By Akanimo Sampson
On the sidelines of the 74th session of the United Nations General Assembly, the Executive Director of the UN Population Fund (UNFPA), Dr. Natalia Kanem, brought the issue of escalating abuses against women to global attention.
Betty (not real name), is a survivor. The South Sudanese teenager has risen above a horrific act of violence and reclaimed her life. But her heroic act of recovery should never have been necessary, leaders at the United Nations emphasized at a panel discussion on gender-based violence.
Betty was 16 years old when four armed men in uniform broke into her family’s home and gang raped her.
“She was unconscious when she was found by her parents,” Kanem, the UNFPA big boss recounted at the panel discussion, pointing out that Betty’s parents brought her to a facility that provides comprehensive services for survivors of gender-based violence. She received medical care, counselling and was able to stay at a safe house for child survivors.
Now 17, Betty has resumed classes. “She still is regularly receiving the type of psychosocial support that is allowing her to go back to school,” Kanem said, adding, “and I will tell you, as a medical doctor, but also as a fellow human being, that this type of support is life-saving.”
But supportive services are not enough, she underscored. “Much more needs to be done on the prevention side to stop things like this from happening in the first place.”
South Sudan’s Minister of Gender, Child and Social Welfare, Nunu Kumba, told leaders assembled at the event in UN headquarters, “violence against women is a persistent problem occurring in every culture and group.”
But women’s vulnerability escalates in times of crisis.
South Sudan and the Democratic Republic of the Congo – two of the co-conveners of the event – have seen particularly widespread sexual and gender-based violence, both during and in the aftermath of conflict.
Eradicating this violence requires a wide range of efforts, Minister Kumba reflected. “Holistic care, health, psychosocial support services” are essential.
Countries must also ensure justice. “We have stated establishing special gender-based violence courts and involving the military in trying to assure that their personnel are actually prosecuted”, she said.
Family protection centres, like the one that Betty visited, are helping to connect survivors to all of these services. These centres are supported by the Joint Programme on Gender-Based Violence, a collaboration between UNFPA, the government of South Sudan and the UN Country Team, bringing the full range of care to survivors free of charge.
The first such centre was launched in Juba in November 2017, and five more have since been opened in Rumbek, Malualkon, Wau, Torit and Bor. Three more are expected to open within the year.

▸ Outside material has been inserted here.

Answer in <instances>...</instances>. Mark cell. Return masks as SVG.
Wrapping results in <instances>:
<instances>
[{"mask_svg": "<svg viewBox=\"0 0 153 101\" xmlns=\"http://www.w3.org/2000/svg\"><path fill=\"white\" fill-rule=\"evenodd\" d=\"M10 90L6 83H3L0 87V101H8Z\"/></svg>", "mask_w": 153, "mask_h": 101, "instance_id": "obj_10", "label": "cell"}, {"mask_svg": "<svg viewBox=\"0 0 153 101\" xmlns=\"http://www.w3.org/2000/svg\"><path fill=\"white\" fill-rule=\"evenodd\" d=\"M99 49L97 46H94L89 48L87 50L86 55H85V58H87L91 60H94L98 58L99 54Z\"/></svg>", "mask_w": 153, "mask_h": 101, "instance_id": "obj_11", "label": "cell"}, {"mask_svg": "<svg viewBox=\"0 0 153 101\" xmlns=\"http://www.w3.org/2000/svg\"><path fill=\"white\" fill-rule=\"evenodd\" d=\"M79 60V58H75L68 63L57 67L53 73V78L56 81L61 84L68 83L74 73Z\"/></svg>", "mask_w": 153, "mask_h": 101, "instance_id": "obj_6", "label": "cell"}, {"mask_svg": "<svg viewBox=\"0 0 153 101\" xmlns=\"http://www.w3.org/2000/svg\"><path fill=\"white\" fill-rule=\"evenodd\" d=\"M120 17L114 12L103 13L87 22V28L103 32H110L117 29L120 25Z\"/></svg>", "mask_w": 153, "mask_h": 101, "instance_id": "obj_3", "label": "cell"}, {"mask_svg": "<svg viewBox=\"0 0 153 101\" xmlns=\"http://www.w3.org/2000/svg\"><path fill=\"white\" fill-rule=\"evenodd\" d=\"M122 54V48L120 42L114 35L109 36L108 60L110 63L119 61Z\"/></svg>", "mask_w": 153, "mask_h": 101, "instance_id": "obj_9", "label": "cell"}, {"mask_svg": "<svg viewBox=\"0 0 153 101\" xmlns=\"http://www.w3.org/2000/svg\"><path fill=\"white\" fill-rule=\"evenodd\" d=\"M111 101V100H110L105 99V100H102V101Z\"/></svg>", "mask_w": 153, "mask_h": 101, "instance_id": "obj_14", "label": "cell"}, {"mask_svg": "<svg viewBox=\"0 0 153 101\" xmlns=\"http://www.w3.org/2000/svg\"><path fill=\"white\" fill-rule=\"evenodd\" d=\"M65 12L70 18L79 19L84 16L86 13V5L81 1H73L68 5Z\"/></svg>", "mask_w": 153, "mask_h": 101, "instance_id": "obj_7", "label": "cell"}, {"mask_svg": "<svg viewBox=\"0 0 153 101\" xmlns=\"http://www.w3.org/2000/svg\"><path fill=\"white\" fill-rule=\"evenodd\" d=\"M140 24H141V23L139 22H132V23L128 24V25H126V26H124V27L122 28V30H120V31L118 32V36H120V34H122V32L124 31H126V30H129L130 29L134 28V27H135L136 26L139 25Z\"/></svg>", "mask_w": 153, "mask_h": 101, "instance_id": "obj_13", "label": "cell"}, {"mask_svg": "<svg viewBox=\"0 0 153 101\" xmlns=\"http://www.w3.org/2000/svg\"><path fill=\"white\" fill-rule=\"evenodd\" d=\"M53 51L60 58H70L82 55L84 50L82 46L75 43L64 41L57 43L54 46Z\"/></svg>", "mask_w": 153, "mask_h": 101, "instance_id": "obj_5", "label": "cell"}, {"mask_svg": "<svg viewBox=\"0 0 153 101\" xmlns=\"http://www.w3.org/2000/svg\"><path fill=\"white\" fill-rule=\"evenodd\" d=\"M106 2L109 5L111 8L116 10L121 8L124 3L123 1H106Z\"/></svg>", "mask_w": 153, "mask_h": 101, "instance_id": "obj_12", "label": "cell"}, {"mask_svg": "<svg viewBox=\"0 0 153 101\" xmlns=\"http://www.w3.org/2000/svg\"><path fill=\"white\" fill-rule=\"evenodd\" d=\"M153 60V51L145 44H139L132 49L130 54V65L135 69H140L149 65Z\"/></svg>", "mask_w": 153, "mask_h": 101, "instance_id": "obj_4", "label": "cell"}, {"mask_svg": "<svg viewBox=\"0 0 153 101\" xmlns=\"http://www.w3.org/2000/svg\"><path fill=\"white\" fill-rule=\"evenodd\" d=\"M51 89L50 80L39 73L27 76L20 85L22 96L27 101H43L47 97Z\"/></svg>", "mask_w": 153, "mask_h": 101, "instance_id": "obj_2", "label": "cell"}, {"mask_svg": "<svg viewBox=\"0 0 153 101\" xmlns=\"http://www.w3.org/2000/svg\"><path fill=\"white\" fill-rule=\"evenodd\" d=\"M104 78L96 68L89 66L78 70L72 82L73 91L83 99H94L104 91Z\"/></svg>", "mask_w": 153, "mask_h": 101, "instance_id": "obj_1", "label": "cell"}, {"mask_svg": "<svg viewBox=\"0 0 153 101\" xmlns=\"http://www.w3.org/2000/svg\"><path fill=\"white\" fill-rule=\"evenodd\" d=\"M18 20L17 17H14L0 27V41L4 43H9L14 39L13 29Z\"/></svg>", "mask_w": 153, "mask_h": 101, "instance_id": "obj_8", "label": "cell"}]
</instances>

Services and referrals are also available through women-friendly spaces, located in civilian protection camps. “Here, women also come together to talk about their day-to-day challenges. They share personal stories and learn from each other”, Nyanger Dak told UNFPA earlier this year at a women-friendly space in the Bentiu protection camp.
We must also “reduce tolerance of gender-based violence through the promotion of community dialogue”, Minister Kumba said.
Such dialogues often begin by raising awareness of human rights.
“Previously, we did not know about the right to be free from violence”, a community member told UNFPA in the Democratic Republic of the Congo. “Domestic violence was considered to be demonstrating strong masculinity.”
Community discussions – including many supported by UNFPA – are making a difference, the community member said. “Before this sensitisation, when neighbours witnessed domestic violence, they did not do anything. After, many community members, even men, report when they see domestic violence cases.”
UNFPA is also training health, legal, counseling, social service and police officials to provide sensitive care to survivors of violence, and to refer them to comprehensive services.
“Trainings were very beneficial for our staff,” one health worker reported. “We would like to request trainings for all health staff in the region, so that everyone in health sector becomes ready to respond to gender-based violence.”
The family protection centres in South Sudan have so far reached more than 1,500 survivors of sexual and gender-based violence. These centres are supported by Canada, Norway, Sweden, Switzerland and the European Union; reproductive health services and referrals provided in the protection camps are supported by Japan.
In the Democratic Republic of the Congo, some 30,000 people have received information about gender-based violence through awareness sessions, safe spaces and health services, and five safe spaces have been established in areas with high need. These projects are supported by the Government of Japan.
The panel discussion was also supported by the government of Canada, the EU, UNFPA, UNDP and the UN Office for the Coordination of Humanitarian Affairs.
“In every corner where we work, this is a commitment that we must make: to come on strong,” Kanem said at the conclusion of her remarks, “and end this scourge once and for all.”